Aim of the task:
Where the lines below hold images, skip those and copy every word exactly.

Given data:
>>>>>
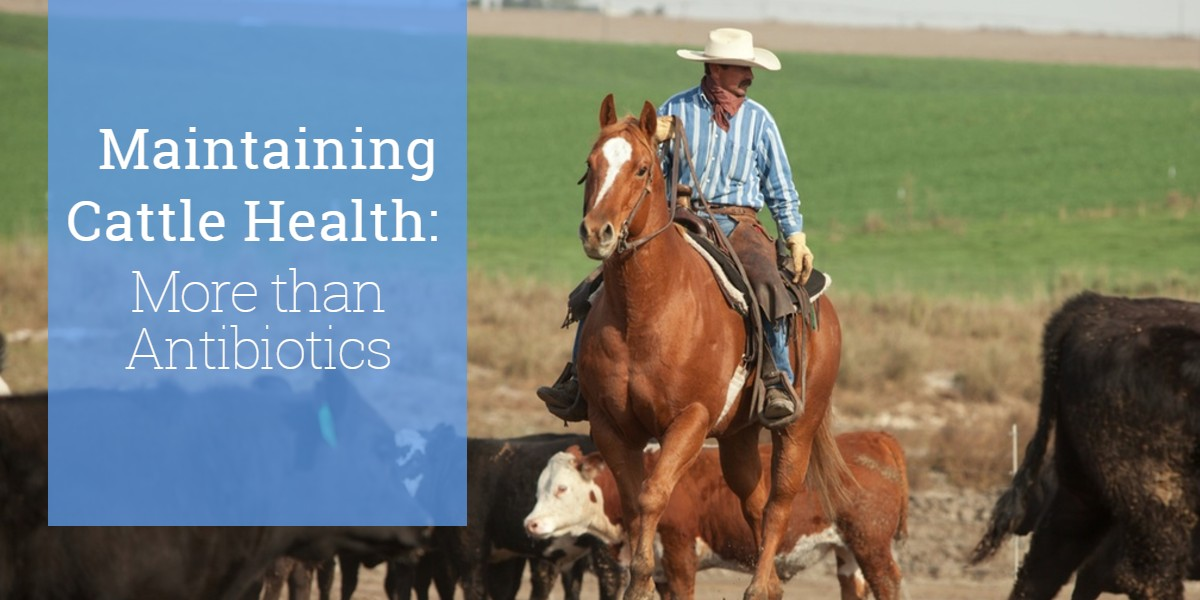 Maintaining Cattle Health: More Than Antibiotics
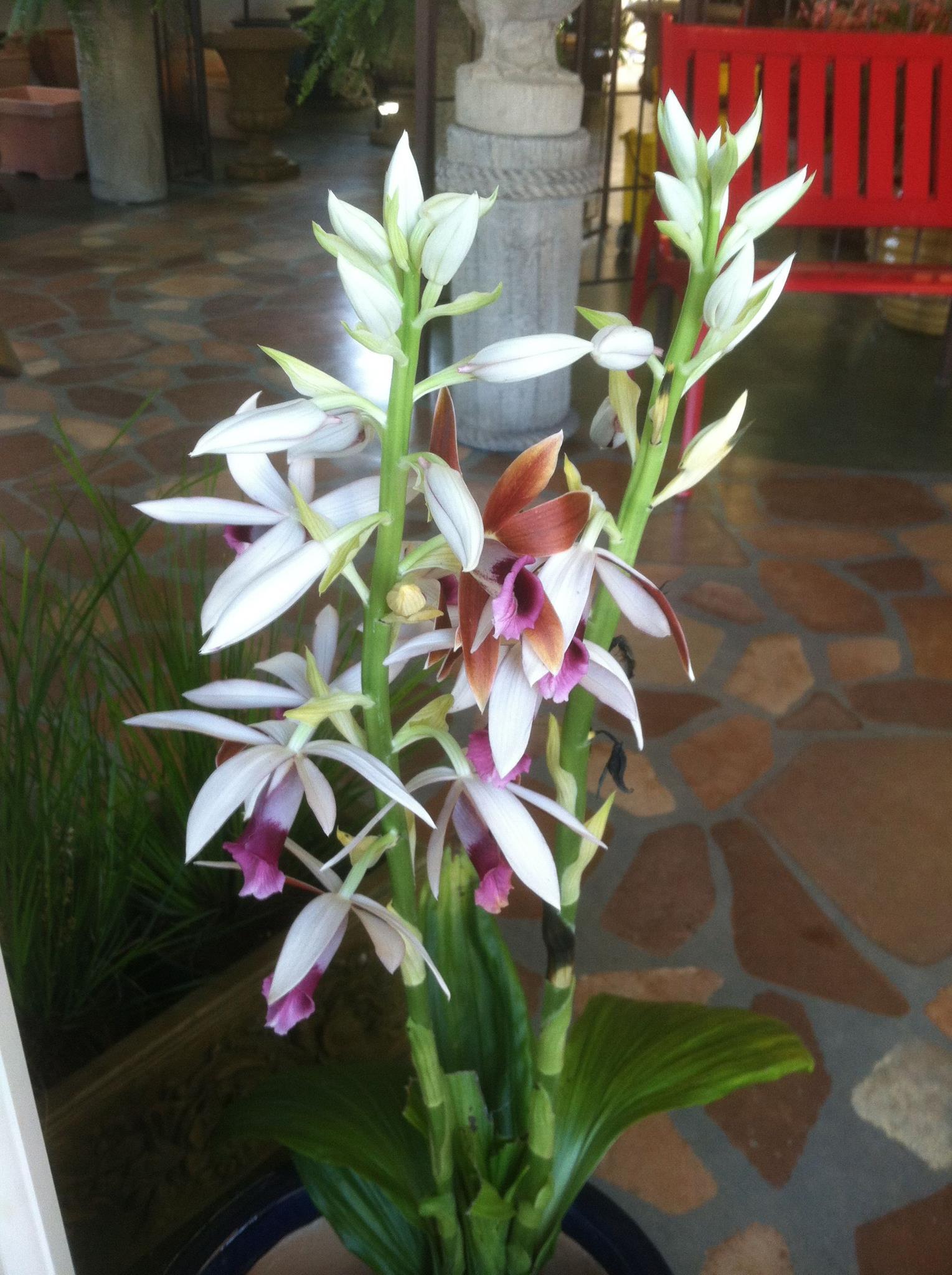 Nun's Cap Orchid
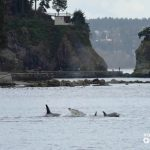 Getting the Killer Whale Call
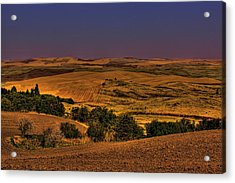 Harvested Fields Acrylic Print by David Patterson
<<<<<
Answer space:
 Maintaining Cattle Health: More Than Antibiotics
 Nun's Cap Orchid
 Getting the Killer Whale Call
 Harvested Fields Acrylic Print by David Patterson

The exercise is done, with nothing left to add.